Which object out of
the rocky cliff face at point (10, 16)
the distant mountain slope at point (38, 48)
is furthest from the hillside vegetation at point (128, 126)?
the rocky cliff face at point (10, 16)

▶ _YOUR OBJECTIVE_: Copy out all the entries with every "furthest" switched to "farthest", leaving everything else unchanged.

▶ _OUTPUT BELOW_:
Which object out of
the rocky cliff face at point (10, 16)
the distant mountain slope at point (38, 48)
is farthest from the hillside vegetation at point (128, 126)?
the rocky cliff face at point (10, 16)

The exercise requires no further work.